„Für eine kurzfristige Budgetsanierung ist ein Teilverkauf der Energie Steiermark nicht das richtige Mittel“, hält SPÖ-Klubobmann Hannes Schwarz am Montag in Liezen fest. Im Rahmen einer Pressekonferenz präsentierte er gemeinsam mit dem regionalen Nationalratsabgeordneten Mario Lindner eine Petition seiner Partei gegen den drohenden Teilverkauf des Energieversorgers.
Eine Veräußerung von Anteilen würde zwar einmalig Geld bringen, die Betonung liege aber auf einmalig. Auf lange Sicht habe das Land dadurch aber weniger Eigentum und keinen Zugriff auf die Dividende in vollem Umfang – für 2024 wurden 70 Millionen Euro ausgeschüttet – mehr.

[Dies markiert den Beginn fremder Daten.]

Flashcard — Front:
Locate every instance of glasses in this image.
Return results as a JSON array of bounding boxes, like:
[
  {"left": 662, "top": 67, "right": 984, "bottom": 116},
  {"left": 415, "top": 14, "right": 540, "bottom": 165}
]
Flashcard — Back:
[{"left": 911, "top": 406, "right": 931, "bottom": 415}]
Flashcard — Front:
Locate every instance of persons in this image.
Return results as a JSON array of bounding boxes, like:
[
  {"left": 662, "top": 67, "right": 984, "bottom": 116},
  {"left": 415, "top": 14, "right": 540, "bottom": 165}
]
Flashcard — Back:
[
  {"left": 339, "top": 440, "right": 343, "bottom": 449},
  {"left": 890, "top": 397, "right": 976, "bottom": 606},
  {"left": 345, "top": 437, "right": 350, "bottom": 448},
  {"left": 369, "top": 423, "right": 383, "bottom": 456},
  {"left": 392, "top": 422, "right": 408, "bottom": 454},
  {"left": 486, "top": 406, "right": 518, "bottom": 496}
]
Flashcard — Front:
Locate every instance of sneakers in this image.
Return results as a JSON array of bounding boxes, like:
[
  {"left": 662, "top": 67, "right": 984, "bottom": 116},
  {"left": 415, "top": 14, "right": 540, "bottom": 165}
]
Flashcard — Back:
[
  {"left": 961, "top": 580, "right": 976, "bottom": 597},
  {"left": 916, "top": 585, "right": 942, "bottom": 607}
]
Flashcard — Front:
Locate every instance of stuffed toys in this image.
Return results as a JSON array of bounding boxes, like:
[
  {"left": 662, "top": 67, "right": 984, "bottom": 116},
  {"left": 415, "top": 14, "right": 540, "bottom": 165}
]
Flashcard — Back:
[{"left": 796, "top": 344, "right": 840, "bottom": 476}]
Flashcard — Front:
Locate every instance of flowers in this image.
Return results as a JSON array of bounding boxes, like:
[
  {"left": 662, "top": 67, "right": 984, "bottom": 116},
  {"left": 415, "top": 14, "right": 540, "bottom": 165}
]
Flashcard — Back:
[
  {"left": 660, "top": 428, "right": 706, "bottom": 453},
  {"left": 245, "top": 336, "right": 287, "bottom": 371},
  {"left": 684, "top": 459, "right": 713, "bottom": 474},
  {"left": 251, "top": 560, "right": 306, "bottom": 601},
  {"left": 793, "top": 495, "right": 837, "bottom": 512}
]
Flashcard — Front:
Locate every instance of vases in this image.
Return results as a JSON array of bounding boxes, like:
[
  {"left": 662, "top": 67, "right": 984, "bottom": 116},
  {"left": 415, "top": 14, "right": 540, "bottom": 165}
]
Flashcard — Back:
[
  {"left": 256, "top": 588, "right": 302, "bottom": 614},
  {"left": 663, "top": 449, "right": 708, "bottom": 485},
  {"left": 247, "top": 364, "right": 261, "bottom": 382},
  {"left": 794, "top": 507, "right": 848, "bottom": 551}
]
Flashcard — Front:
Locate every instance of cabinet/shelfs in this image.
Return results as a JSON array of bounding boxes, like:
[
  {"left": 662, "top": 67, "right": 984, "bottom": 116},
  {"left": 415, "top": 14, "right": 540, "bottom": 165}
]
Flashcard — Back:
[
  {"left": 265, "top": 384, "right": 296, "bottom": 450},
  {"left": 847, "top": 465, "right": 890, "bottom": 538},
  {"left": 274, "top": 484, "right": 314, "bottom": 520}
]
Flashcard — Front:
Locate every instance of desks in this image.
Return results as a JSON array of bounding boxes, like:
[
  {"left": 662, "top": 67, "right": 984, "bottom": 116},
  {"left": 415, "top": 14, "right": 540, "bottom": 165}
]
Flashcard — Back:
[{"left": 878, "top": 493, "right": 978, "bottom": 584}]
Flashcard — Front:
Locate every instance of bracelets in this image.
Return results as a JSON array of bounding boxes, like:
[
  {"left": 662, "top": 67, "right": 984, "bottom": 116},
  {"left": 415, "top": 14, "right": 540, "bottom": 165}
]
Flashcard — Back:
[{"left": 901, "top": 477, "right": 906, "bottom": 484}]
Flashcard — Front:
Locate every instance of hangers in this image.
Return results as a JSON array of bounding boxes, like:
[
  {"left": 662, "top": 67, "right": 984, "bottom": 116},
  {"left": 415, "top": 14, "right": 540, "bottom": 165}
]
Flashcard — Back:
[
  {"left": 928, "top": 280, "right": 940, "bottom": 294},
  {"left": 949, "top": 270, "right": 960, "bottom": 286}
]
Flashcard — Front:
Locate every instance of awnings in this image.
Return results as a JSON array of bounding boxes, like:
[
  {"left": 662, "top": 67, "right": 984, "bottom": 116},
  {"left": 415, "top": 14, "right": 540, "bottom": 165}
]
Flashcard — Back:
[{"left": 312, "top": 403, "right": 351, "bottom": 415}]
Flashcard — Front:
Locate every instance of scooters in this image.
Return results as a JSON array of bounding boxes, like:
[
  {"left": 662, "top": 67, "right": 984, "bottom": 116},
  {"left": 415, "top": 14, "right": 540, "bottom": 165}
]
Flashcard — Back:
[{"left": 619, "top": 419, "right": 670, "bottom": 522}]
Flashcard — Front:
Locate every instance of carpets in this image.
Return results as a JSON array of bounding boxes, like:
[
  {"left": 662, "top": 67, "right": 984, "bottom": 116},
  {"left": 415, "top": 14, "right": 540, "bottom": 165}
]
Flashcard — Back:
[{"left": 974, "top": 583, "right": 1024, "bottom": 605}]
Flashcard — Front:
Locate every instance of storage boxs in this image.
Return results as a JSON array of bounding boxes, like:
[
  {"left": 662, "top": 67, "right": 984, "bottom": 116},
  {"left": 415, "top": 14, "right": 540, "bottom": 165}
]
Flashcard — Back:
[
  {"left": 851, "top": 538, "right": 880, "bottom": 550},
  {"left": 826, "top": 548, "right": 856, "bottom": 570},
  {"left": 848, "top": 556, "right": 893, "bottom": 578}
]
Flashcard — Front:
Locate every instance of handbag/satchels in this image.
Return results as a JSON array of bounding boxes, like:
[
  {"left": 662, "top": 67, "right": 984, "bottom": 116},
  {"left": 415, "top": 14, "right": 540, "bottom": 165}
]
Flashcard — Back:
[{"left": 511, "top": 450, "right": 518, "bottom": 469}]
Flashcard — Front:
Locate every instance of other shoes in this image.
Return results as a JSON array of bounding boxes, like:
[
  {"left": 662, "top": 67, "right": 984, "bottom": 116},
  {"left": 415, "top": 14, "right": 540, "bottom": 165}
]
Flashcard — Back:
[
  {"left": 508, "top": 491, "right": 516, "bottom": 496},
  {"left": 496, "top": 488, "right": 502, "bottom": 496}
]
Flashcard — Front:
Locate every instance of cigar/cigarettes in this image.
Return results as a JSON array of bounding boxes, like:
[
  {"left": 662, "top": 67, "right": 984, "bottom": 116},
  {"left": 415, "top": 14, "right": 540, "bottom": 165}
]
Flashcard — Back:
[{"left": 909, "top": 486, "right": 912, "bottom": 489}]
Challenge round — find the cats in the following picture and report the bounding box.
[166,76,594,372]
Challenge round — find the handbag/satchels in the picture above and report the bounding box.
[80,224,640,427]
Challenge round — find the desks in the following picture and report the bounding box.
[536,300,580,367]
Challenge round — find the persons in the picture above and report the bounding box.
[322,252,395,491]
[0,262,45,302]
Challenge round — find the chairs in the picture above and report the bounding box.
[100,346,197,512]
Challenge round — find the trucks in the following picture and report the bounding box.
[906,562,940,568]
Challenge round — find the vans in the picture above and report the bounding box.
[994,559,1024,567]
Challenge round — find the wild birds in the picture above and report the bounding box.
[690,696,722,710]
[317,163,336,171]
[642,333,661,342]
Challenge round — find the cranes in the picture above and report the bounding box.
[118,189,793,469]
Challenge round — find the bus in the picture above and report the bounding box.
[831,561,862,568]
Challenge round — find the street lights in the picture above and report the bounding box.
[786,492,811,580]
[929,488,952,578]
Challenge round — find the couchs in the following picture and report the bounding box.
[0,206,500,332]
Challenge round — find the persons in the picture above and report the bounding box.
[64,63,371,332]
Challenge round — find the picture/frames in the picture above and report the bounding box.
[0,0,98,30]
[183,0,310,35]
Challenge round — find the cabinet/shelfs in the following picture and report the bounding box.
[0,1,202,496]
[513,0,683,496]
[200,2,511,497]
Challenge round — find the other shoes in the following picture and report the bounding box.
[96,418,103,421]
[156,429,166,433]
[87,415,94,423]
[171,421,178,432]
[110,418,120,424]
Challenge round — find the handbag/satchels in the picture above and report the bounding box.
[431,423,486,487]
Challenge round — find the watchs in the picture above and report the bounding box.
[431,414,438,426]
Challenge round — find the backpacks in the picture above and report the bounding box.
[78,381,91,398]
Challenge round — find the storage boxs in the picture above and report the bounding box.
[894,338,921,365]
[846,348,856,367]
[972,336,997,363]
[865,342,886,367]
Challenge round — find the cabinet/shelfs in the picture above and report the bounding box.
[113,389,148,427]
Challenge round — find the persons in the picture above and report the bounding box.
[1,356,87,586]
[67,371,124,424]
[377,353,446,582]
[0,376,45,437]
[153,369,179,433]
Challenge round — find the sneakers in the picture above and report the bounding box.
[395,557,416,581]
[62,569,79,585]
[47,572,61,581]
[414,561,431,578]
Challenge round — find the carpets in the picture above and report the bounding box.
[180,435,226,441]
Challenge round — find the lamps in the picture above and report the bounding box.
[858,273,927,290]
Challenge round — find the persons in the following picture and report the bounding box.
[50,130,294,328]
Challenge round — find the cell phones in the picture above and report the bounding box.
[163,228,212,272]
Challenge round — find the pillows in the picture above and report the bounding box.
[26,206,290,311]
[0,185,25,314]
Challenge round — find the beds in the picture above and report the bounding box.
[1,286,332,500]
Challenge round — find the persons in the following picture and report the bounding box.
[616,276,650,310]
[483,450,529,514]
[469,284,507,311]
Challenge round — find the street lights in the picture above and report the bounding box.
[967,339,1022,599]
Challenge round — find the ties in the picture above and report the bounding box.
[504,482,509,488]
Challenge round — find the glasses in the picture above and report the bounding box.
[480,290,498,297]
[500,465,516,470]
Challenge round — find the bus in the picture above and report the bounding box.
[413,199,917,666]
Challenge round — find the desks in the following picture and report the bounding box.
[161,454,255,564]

Steiermark-Tarif und -Fonds
Anstatt Millionen an einen Investor auszuzahlen, sollten Gewinne lieber an die Bevölkerung und den Standort zurückfließen, meint Schwarz. 50 Prozent der Dividende sollten zur Sicherstellung leistbarer Energiepreise für Privathaushalte und Betriebe verwendet werden. Die SPÖ spricht in diesem Zusammenhang in Anlehnung an den Österreich-Tarif des Verbunds von einem Steiermark-Tarif.
Die anderen 50 Prozent sollten in einen sogenannten Steiermark-Fonds fließen, mit dem sich die öffentliche Hand zum Beispiel an wichtigen Industriebetrieben oder an innovativen Start-ups beteiligt. So könne man Arbeitsplätze sichern und den Wirtschaftsstandort stärken.
„Konkrete Hinweise“ auf Verkaufsabsicht
Doch ist ein Verkauf von Anteilen derzeit überhaupt geplant? Es gebe „konkrete Hinweise“ darauf, sagt Schwarz. Auf Anfragen der SPÖ im Landtag an den Landeshauptmann habe dieser die Möglichkeit nie ausgeschlossen und darauf hingewiesen, dass es entsprechende Gespräche gebe.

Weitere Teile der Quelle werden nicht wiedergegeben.